TEXTE FOURNI:
▬▬▬▬▬▬

S’adapter, c’est important ?
Oui, si on ne s’adapte pas, si on n’arrive pas à mener sa barque, le bateau coule. Il faut répondre à la demande, tant ,de notre personnel que de notre clientèle. De notre personnel, car il faut qu’ils se sentent bien au travail, qu’ils aient le cœur à y aller en se levant le matin, puisqu’ils y vont généralement 5 à 6 jours par semaine.
S’il n’y a pas l’envie d’aller travailler, il n’y a pas la motivation, il n’y aura pas les retours positifs derrière. La clientèle sera satisfaite si le vendeur est de bonne humeur, s’il est souriant, engagé dans ce qu’il fait, et s’il arrive à bien conseiller son client. C’est un client satisfait qui reviendra sans doute. Alors que si le vendeur est levé du mauvais pied, s’il n’a pas envie d’aller travailler, cela va se refléter dans son travail et tout découlera de là.
2. Management et bien-être des salariés
Est ce que tu penses que les salariés dans votre entreprise sont bien ?
Alors j’ai l’impression que oui. J’aime pas trop répondre à leur place, mais j’ai l’impression que ça va, qu’ils sont bien. J’aimerais bien savoir ce qu’ils en pensent réellement.
D’après ce que j’entends dire, ils me disent qu’ils se sentent bien dans leur métier. On ne les satisfait pas à 100 %, ce qui est tout à fait normal. On ne peut pas le faire parce que s’il fallait donner satisfaction 100 % à tout le monde, je pense que la barque aurait coulé depuis longtemps, pour des raisons financières dans un premier temps. On en veut toujours plus. La société veut que c’est une société de consommation, on est toujours en train de consommer plus, c’est une question d’argent finalement aussi. Même si je pense qu’ils sont quand même bien payés, je pourrais en juger par rapport à ce que gagnait mon mari en travaillant pour un concessionnaire, à sa sortie de l’école. Il était rémunéré à l’époque à peine 900 € par mois pour 35 h de travail. C’était le SMIC de l’époque aussi. Ce que je peux dire aujourd’hui, c’est que 90 % de mon personnel n’est pas au SMIC. Donc je pense que à ce niveau-là, je satisfais leur demande. Enfin, je dis ça, mais ils vaudront toujours plus.

▬▬▬▬▬▬

MATÉRIEL:
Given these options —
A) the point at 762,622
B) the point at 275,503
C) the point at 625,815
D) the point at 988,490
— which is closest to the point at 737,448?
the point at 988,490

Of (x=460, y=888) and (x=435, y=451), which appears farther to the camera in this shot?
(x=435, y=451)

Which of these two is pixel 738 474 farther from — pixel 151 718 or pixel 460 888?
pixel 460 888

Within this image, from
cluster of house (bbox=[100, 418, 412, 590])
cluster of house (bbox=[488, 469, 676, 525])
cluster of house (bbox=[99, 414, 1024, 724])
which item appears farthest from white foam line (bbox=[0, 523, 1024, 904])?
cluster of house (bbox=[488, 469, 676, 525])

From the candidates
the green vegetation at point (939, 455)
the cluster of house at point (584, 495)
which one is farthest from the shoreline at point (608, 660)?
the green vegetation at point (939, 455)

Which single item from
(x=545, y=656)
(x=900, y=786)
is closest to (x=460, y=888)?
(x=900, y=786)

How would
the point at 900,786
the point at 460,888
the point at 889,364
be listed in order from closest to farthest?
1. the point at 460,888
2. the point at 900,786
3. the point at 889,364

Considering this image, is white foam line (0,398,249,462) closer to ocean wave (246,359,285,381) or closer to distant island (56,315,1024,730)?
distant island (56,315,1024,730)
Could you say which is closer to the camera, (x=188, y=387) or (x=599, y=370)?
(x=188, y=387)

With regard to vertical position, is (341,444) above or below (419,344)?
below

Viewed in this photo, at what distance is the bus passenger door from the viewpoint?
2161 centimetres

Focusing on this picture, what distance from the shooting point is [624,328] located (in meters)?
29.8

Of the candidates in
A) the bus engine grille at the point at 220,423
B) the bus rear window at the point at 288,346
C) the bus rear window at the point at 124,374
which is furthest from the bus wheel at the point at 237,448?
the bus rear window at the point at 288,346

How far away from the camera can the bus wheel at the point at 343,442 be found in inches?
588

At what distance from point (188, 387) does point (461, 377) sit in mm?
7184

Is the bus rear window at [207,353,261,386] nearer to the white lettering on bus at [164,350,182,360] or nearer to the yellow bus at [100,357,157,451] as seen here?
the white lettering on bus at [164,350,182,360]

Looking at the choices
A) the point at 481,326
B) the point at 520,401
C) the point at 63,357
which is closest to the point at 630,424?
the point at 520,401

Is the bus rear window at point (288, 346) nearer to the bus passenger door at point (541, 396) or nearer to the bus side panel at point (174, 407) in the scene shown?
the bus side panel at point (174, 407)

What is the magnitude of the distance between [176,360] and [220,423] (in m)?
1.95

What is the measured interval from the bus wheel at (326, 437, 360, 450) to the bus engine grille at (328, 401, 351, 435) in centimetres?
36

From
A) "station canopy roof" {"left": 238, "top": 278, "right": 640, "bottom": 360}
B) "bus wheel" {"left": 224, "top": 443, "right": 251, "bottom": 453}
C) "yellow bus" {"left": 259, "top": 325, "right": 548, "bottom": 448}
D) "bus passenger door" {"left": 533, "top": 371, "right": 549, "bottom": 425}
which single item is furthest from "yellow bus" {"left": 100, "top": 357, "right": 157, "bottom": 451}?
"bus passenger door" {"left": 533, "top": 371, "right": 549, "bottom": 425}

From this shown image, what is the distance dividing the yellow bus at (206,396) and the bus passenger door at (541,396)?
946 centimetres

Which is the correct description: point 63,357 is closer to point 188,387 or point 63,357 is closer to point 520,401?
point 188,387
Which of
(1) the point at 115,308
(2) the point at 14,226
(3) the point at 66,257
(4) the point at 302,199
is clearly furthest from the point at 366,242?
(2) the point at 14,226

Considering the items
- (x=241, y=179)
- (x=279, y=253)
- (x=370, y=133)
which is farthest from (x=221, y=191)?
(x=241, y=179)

▬▬▬▬▬▬

TRAVAIL DEMANDÉ:
a: Pour chaque affirmation, dites si l'entretien sur le bien-être des salariés la confirme (oui ou non), et citez les mots du texte qui tranchent : (i) les salariés vont au travail généralement 5 à 6 jours par semaine ; (ii) la plupart du personnel est payé au SMIC ; (iii) le mari de la personne interrogée gagnait environ 1 200 € par mois à sa sortie de l'école.
b: Rédigez la suite de l'entretien sur le bien-être des salariés, à partir de sa dernière phrase.
Les entrées ne servent à rien ici.

CORRIGÉ:
a:
(i) Oui : « puisqu’ils y vont généralement 5 à 6 jours par semaine ».
(ii) Non : « 90 % de mon personnel n’est pas au SMIC ».
(iii) Non : « Il était rémunéré à l’époque à peine 900 € par mois pour 35 h de travail ».

b:
Mais est ce que du coup pour toi, il n’y a que le salaire qui fait qu’ils sont bien ou non ?
Pas du tout, c’est l’entente. C’est créer des liens au sein de la société. C’est comme une petite famille. C’est se retrouver en dehors des heures du travail, ça se fait, mais c’est compliqué. Chacun a sa vie personnelle, chacun vaque à ses occupations, mais c’est créer des liens à travers des activités qu’on pourrait proposer au cours de l’année pour réunir l’équipe. Et puis qu’ils apprennent à se découvrir aussi en dehors du travail. On le fait chaque année, au moins une fois, un repas de fin d’année, ça c’est calé. Et une deuxième fois souvent pour se retrouver autour d’une activité, par exemple un canyoning ou location d’une villa pour l’équipe, pour qu’ils puissent partager des moments ensemble.
Est ce qu’il y a d’autres choses que vous avez mis en place pour donner envie aux personnes de rester chez vous ?
Alors j’y travaille. Nous sommes au 39 h par semaine, 5 jours et demi par semaine, donc ils sont quand même à leur poste 6 jours sur 7. J’ai entendu parler de concessionnaires qui mettaient en place la semaine des quatre jours travaillés. J’aurais bien aimé pouvoir offrir ça à mes employés, mais financièrement, c’est quelque chose qui n’est pas tenable pour nous actuellement.
Ce qu’on a décidé de faire cette année, c’est de les ramener à 5 jours travaillés par semaine en leur offrant deux jours de pause. Même s’ils ne font pas leur 39 h par semaine. Il y a un accord tacite avec les salariés pour en faire moins.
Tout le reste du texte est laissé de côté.